#### SOURCE EXCERPT ####

I've run serverless containers in production on top of AWS Fargate. Both the [economic-ministry-award-winning lumber-distribution B2B SaaS](/case-studies/lumber-industry-dx) (an `API Gateway → NLB → ALB → ECS` setup with 221 APIs) and the worker fleet of the [payment platform with zero double-charges in production](/case-studies/payment-platform-reliability) run on containers without touching a single server. Azure Container Apps is the Azure version of that philosophy. The crux of "after choosing Fargate on AWS, how do you build for production" ports to ACA almost as-is.

This article aims to be **faithful to the [official Microsoft Learn docs](https://learn.microsoft.com/en-us/azure/container-apps/overview), yet clearer than the official docs**, and to show with real code "where and how to use it." From environment design, scaling, Ingress, revisions, resilience, security, to cost, it covers end-to-end what's needed to ship to production. A direct comparison with AWS Fargate is gathered in a separate article, [Azure Container Apps vs. AWS ECS on Fargate: A Thorough Serverless Container Comparison](/blog/azure-container-apps-vs-aws-ecs-fargate-serverless-container-comparison-guide). This piece concentrates on **"after choosing ACA, how do you build for production."**

---

## What Is Azure Container Apps: The Official Definition

The official definition is simple.

> Azure Container Apps is a serverless platform that allows you to maintain less infrastructure and save costs while running containerized applications. Instead of worrying about server configuration, container orchestration, and deployment details, Container Apps provides all the up-to-date server resources required to keep your applications stable and secure.（— [Azure Container Apps overview](https://learn.microsoft.com/en-us/azure/container-apps/overview)）

In other words, ACA is **a serverless foundation for concentrating only on running containers, without worrying about server configuration, container orchestration, or deployment details**. OS patches, Kubernetes version upgrades, node scaling — the platform side takes care of all of it.

The representative use cases the official docs list are four.

- **Deploying API endpoints** (HTTP APIs, web apps)
- **Hosting background processing jobs** (batch)
- **Event-driven processing** (queue-/event-source-triggered)
- **Running microservices**

### What It's Built On

ACA is not proprietary technology — it's **a managed layer built on proven OSS**. This is reassurance that "you can always step down, contiguously, into the Kubernetes world."

> Powered by Kubernetes and open-source technologies like [Dapr](https://dapr.io/), [KEDA](https://keda.sh/), and [envoy](https://www.envoyproxy.io/).（— [Comparing Container Apps with other Azure container options](https://learn.microsoft.com/en-us/azure/container-apps/compare-options)）

- **Kubernetes**: the foundation of orchestration. But, as noted below, it doesn't let you touch the API directly.
- **KEDA** (Kubernetes Event-driven Autoscaling): the brain of scaling. Scales on diverse metrics like HTTP, queues, and CPU/memory.
- **Dapr** (Distributed Application Runtime): abstracts microservice service invocation, state management, and Pub/Sub.
- **Envoy**: the HTTP proxy at the edge. Handles TLS termination and routing.

And the most important boundary line is this.

####

THINGS TO DO:
1. In the Azure Container Apps article, which open-source component serves as the HTTP proxy at the edge?
2. Transcribe the stretch of the Azure Container Apps article from "ACA is not proprietary" through "queues, and CPU/memory.".
3. Go on with the Azure Container Apps article, picking up right after its last sentence.

#### DATA RECORDS ####

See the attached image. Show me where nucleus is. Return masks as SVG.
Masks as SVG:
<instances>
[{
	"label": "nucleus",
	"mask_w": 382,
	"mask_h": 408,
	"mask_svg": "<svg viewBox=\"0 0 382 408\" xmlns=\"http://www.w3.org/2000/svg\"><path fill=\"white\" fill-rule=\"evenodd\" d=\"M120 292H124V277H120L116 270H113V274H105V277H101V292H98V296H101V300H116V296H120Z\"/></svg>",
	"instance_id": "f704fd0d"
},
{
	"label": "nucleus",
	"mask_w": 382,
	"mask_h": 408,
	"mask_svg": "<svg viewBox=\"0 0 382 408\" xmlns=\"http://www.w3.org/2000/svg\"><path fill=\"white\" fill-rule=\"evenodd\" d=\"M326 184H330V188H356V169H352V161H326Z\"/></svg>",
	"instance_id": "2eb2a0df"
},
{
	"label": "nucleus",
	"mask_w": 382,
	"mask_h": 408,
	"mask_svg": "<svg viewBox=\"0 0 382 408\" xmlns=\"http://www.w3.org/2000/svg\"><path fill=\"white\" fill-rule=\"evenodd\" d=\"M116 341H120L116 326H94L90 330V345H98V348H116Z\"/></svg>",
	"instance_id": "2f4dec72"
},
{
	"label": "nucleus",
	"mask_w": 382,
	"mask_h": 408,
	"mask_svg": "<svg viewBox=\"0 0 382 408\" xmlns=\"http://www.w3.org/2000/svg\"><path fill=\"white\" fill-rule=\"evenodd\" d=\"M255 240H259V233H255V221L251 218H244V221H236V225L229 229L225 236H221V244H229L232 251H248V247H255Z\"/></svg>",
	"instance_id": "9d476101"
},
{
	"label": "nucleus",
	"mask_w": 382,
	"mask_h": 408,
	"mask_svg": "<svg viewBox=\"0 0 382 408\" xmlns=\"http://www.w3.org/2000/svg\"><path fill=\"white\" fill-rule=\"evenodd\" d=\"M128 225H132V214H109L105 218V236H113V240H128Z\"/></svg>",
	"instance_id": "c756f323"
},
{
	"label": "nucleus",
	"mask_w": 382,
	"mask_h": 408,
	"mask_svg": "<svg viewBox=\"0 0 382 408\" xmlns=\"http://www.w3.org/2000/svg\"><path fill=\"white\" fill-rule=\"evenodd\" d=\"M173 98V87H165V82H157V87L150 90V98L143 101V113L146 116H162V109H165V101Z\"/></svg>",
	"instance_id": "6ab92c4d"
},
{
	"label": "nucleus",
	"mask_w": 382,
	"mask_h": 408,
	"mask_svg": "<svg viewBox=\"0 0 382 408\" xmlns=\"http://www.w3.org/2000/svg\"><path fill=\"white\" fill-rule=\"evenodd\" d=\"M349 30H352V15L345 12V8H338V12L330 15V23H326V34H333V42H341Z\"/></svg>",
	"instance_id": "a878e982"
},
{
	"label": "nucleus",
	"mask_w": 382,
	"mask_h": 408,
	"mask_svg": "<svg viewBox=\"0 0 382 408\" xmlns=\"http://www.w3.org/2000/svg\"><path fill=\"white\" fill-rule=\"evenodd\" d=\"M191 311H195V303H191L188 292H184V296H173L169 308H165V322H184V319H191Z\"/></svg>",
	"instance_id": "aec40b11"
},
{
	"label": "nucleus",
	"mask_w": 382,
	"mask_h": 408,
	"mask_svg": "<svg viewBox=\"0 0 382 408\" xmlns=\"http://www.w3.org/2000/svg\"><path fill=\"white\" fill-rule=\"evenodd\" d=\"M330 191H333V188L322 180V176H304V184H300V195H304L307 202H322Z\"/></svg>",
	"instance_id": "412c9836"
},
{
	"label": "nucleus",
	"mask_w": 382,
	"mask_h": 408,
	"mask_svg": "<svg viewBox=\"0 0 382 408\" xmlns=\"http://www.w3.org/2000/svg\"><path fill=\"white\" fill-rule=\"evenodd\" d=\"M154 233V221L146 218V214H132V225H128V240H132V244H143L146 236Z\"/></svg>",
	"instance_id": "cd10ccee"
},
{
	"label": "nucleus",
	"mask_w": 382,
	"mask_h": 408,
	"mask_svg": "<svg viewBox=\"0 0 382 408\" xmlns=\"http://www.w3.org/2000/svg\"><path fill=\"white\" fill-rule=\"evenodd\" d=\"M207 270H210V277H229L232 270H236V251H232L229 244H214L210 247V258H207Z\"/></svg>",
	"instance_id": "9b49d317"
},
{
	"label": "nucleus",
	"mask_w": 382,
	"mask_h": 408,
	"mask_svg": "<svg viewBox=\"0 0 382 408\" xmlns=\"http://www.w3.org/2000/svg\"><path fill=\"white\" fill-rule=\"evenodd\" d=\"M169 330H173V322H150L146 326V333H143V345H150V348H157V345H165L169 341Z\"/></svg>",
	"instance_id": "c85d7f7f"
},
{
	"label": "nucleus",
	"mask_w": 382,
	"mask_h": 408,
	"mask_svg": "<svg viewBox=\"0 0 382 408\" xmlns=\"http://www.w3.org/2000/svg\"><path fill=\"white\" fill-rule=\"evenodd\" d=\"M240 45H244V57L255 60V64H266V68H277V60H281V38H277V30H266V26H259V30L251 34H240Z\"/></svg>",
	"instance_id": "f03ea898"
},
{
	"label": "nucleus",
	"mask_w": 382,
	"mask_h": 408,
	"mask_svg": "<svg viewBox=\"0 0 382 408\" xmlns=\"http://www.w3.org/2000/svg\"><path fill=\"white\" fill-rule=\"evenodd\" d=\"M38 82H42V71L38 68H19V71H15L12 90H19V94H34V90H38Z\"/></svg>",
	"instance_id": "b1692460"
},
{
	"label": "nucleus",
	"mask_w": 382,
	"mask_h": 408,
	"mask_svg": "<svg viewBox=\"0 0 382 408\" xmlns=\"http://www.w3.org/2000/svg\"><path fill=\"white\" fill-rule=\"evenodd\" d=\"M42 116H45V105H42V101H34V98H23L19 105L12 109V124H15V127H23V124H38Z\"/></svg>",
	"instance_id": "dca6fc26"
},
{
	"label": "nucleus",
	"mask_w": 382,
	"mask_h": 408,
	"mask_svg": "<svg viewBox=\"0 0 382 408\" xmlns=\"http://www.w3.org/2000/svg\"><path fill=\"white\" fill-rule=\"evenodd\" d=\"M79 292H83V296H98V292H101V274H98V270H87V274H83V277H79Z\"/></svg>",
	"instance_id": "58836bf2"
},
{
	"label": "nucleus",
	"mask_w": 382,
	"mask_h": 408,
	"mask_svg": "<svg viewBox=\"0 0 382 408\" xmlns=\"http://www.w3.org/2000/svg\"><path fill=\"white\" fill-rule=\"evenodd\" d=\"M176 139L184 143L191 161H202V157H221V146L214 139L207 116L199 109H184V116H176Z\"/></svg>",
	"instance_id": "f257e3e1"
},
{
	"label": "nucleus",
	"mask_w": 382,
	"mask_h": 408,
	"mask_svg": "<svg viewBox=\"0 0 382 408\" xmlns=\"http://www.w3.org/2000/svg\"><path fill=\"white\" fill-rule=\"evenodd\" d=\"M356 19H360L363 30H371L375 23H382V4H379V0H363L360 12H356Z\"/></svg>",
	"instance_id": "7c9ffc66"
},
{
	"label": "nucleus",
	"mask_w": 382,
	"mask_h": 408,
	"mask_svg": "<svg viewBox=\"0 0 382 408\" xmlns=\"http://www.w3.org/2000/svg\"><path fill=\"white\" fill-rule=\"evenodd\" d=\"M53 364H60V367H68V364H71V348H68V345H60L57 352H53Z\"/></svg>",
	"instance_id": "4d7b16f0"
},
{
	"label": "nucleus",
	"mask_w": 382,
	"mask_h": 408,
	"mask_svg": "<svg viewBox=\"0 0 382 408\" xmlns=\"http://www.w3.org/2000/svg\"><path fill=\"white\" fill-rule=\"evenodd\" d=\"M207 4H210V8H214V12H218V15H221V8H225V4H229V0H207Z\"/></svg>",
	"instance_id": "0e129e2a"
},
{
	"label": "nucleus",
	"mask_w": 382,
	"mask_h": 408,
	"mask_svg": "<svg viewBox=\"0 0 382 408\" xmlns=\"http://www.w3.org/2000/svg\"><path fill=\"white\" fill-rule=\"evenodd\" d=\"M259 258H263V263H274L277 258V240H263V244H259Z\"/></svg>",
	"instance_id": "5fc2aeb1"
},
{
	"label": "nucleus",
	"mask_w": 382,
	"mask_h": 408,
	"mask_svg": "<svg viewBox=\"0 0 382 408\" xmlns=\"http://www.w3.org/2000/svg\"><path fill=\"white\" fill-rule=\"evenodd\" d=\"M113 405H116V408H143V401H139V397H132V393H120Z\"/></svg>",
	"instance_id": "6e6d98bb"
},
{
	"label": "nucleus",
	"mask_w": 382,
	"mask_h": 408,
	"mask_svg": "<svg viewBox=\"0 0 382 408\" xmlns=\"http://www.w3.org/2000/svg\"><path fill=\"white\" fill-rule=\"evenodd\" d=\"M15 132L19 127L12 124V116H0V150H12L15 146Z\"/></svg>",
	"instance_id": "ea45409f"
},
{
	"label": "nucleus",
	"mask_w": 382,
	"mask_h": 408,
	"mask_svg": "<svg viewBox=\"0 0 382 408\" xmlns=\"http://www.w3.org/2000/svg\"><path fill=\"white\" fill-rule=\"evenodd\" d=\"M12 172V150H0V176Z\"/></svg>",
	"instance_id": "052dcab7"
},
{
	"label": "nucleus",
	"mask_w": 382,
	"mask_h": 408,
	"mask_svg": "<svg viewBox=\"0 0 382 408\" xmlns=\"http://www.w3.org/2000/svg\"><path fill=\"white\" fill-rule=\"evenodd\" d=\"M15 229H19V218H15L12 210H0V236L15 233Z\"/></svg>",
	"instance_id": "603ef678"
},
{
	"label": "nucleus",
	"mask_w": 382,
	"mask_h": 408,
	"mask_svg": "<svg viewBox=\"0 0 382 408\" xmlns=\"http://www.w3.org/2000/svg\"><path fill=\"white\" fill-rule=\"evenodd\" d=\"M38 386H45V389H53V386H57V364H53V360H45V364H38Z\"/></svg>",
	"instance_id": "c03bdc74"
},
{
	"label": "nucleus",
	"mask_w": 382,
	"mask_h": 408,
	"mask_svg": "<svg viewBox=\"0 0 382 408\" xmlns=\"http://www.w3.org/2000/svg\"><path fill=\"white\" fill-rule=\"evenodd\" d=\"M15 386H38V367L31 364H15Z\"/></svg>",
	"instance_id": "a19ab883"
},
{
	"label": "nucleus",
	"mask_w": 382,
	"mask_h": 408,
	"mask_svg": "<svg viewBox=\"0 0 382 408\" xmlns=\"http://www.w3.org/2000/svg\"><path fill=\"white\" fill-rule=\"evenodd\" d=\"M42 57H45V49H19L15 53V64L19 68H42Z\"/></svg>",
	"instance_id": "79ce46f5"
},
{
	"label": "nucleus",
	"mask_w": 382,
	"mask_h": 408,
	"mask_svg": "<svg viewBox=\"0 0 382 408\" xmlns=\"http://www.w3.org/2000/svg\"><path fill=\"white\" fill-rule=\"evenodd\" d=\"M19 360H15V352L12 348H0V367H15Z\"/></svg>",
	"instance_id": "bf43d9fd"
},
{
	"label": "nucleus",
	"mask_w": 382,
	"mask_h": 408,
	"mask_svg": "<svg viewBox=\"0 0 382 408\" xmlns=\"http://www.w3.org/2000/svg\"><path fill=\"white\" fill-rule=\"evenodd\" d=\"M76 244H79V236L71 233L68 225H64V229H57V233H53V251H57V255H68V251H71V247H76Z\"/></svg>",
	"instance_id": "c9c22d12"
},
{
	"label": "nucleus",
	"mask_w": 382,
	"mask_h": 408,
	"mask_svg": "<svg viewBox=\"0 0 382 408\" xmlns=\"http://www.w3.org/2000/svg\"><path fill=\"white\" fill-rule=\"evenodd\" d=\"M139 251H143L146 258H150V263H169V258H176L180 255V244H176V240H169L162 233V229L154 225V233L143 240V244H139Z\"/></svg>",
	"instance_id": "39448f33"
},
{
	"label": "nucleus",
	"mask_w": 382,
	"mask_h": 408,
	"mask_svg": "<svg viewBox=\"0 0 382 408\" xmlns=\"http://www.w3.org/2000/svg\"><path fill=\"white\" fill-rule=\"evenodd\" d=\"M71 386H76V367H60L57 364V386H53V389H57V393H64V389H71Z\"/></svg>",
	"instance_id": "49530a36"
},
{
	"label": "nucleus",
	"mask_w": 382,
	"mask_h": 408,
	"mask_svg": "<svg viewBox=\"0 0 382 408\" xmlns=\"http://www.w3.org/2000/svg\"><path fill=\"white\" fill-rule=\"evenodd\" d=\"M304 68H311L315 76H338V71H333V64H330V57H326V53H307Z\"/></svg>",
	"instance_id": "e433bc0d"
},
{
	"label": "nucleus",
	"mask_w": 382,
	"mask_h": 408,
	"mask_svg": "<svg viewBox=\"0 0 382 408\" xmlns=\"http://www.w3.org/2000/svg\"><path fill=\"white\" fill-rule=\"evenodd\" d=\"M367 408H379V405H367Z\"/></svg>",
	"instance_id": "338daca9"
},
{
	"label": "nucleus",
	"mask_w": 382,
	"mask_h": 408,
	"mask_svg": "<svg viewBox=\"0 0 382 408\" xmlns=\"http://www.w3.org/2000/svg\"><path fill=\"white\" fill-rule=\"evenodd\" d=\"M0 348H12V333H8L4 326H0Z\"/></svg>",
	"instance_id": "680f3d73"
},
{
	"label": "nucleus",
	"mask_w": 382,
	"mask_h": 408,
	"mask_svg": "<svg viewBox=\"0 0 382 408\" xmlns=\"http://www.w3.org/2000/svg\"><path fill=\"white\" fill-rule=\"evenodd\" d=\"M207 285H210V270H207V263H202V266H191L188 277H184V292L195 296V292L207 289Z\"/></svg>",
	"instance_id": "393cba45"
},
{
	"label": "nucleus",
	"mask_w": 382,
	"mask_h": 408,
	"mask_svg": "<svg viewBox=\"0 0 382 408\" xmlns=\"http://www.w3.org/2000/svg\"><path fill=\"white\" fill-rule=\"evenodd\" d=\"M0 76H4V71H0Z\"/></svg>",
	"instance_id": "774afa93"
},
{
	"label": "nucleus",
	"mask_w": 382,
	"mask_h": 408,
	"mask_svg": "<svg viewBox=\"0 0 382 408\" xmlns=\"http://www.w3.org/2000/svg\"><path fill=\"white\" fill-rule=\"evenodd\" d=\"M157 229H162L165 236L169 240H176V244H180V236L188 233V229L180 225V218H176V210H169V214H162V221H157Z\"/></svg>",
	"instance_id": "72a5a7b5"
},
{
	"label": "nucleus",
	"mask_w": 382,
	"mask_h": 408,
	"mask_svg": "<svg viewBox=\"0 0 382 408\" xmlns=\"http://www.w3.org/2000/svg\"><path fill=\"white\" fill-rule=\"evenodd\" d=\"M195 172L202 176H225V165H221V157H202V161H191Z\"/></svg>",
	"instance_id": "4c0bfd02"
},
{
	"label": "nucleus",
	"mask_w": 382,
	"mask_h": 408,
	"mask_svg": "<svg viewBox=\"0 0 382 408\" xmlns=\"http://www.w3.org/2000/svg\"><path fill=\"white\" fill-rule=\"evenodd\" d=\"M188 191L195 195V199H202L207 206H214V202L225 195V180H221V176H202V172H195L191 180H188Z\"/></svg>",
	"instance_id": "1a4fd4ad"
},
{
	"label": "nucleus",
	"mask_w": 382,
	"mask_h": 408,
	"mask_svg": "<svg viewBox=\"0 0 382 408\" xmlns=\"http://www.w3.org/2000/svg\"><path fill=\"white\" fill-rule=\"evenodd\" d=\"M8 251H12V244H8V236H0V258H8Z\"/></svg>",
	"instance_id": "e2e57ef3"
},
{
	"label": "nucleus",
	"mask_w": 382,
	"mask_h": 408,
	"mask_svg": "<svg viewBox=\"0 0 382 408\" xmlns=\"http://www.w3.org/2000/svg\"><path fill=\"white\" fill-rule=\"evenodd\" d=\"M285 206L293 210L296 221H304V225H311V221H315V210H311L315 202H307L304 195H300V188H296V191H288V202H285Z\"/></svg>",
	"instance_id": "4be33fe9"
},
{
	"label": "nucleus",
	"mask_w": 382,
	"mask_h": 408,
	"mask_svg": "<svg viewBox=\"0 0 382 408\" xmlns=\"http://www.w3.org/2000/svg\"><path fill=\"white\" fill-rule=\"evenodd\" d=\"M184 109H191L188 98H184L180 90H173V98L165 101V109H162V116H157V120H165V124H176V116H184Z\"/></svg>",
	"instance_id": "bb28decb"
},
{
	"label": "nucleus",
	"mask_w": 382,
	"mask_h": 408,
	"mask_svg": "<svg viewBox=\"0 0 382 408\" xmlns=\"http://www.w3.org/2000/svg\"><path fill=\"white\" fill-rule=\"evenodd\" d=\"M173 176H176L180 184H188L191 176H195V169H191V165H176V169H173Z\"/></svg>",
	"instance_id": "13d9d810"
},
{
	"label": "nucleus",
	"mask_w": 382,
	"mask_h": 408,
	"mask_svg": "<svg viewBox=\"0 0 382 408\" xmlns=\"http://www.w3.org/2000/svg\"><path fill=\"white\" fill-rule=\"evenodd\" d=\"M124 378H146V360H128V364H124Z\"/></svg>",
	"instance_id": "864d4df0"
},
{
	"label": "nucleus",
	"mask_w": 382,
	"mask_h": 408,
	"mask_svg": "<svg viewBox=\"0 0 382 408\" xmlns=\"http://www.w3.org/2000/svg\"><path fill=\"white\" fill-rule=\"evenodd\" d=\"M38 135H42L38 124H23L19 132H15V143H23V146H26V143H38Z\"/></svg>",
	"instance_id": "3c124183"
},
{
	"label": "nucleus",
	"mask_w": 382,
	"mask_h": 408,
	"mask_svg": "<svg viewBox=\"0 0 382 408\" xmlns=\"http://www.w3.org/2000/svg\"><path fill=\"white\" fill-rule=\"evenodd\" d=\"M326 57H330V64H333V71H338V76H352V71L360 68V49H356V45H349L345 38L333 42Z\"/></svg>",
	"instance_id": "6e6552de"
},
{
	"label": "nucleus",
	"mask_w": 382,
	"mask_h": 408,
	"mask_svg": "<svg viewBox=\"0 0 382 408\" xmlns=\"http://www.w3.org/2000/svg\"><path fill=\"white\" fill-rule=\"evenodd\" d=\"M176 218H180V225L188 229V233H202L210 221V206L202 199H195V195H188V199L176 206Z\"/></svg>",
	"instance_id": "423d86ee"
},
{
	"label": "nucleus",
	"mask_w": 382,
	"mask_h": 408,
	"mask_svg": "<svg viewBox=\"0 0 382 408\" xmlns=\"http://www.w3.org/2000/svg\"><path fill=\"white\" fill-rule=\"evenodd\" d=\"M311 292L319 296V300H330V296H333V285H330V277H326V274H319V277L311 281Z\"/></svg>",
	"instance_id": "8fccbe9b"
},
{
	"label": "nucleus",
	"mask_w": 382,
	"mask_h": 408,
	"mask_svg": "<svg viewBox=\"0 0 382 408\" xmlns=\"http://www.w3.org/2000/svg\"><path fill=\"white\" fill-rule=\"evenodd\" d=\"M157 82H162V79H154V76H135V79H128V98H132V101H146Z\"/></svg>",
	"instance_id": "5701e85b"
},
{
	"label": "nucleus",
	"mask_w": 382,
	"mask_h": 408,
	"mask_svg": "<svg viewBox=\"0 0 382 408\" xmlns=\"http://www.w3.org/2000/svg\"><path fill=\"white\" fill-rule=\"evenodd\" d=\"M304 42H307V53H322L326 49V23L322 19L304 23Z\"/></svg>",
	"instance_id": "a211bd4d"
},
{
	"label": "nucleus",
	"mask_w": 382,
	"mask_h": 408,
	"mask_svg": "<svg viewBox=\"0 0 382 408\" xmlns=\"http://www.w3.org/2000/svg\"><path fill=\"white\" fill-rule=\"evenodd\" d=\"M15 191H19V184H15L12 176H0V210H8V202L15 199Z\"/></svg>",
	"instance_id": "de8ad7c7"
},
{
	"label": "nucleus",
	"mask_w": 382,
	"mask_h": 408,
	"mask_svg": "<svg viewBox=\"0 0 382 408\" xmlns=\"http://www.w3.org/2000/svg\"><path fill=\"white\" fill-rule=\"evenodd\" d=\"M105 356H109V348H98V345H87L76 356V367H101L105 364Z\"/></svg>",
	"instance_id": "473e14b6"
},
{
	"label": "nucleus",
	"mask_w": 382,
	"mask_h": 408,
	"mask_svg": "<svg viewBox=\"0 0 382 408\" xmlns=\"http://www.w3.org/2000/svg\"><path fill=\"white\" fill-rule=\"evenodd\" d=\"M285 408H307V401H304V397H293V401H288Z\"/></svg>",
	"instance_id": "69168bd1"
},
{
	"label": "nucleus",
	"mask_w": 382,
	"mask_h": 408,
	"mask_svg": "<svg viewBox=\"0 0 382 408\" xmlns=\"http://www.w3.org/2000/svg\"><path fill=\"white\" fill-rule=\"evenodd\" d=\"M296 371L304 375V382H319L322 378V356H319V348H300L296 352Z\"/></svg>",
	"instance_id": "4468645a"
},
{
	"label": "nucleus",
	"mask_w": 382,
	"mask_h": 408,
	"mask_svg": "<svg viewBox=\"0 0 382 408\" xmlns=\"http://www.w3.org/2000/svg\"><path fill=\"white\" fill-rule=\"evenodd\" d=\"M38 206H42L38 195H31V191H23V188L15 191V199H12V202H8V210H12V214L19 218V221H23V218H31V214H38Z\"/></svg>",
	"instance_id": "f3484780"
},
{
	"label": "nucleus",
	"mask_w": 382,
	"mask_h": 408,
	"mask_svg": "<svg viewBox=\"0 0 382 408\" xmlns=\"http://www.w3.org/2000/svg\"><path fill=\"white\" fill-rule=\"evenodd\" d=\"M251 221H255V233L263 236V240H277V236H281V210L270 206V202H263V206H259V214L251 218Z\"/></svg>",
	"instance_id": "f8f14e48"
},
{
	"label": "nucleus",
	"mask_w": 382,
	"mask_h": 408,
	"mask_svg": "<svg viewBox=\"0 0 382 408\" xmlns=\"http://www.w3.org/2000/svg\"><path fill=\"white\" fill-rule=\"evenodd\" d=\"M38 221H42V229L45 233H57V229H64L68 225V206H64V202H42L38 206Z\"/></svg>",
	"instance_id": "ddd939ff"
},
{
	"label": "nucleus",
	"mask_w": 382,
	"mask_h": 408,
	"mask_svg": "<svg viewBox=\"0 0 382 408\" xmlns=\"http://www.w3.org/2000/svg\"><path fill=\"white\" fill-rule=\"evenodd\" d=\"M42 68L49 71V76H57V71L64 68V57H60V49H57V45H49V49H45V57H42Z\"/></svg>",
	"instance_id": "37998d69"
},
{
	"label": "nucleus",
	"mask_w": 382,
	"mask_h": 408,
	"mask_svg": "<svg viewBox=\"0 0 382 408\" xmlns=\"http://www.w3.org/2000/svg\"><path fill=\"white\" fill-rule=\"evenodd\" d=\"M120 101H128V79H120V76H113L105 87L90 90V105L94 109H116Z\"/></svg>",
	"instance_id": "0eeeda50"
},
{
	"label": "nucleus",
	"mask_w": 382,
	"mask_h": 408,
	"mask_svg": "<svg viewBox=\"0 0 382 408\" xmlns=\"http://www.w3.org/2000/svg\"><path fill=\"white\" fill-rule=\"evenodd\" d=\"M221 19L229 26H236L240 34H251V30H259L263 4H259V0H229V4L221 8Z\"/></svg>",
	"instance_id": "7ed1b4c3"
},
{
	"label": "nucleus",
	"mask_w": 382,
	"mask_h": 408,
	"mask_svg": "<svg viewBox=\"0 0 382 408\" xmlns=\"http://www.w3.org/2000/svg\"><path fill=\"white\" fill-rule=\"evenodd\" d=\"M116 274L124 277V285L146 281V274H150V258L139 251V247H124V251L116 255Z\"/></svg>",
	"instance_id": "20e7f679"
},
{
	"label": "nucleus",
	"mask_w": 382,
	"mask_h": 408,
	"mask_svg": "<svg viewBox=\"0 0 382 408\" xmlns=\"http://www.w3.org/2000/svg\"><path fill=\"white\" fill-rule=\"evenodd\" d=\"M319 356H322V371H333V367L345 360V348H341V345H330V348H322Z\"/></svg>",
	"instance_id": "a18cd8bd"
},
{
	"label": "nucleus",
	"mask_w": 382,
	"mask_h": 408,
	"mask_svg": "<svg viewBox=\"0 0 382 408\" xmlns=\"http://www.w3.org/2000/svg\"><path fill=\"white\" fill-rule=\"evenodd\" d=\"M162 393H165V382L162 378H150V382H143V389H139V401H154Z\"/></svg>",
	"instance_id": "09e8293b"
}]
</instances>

####

ANSWERS IN ORDER:
1. Envoy, which handles TLS termination and routing.

2.
ACA is not proprietary technology — it's **a managed layer built on proven OSS**. This is reassurance that "you can always step down, contiguously, into the Kubernetes world."

> Powered by Kubernetes and open-source technologies like [Dapr](https://dapr.io/), [KEDA](https://keda.sh/), and [envoy](https://www.envoyproxy.io/).（— [Comparing Container Apps with other Azure container options](https://learn.microsoft.com/en-us/azure/container-apps/compare-options)）

- **Kubernetes**: the foundation of orchestration. But, as noted below, it doesn't let you touch the API directly.
- **KEDA** (Kubernetes Event-driven Autoscaling): the brain of scaling. Scales on diverse metrics like HTTP, queues, and CPU/memory.

3.
> Azure Container Apps doesn't provide direct access to the underlying Kubernetes APIs. If you require access to the Kubernetes APIs and control plane, you should use [Azure Kubernetes Service](https://learn.microsoft.com/en-us/azure/aks/what-is-aks).（— [compare-options](https://learn.microsoft.com/en-us/azure/container-apps/compare-options)）

**ACA does not expose the Kubernetes API directly.** No CRDs, no kubectl, no Helm. This "concealment" is precisely ACA's value. Without operational Kubernetes knowledge, you get a managed experience based on Kubernetes best practices. Conversely, if you want to swap the `Ingress` controller, run a `DaemonSet`, or install an Operator — i.e., **if you need the Kubernetes control plane itself, choose AKS over ACA**.

---

## When to Use It: Comparison with Other Azure Container Options

Azure has multiple options to "run containers." Let me organize the official [comparison doc](https://learn.microsoft.com/en-us/azure/container-apps/compare-options) into a form usable for decisions.

| Service | In one line | When to choose it |
|---------|------------|------------|
| **Azure Container Apps** | Serverless container / microservices / job foundation | Run general containers, microservices, event-driven workloads, and jobs **without K8s operations**. **When in doubt, here.** |
| **Azure Kubernetes Service (AKS)** | Fully managed Kubernetes | When you want **direct access** to the Kubernetes API and control plane. Any K8s workload. |
| **Azure App Service** | PaaS for web apps | Optimized for websites and web APIs. **If web-centric**, this. |
| **Azure Container Instances (ACI)** | A low-level building block for a single Pod | When you assemble scale, LB, and certificates **yourself**. When you want a lower-level building block. |
| **Azure Functions** | Serverless FaaS | An event-driven **function programming model**. Triggers + bindings. |

The official explanation of the difference between ACI and ACA is excellent.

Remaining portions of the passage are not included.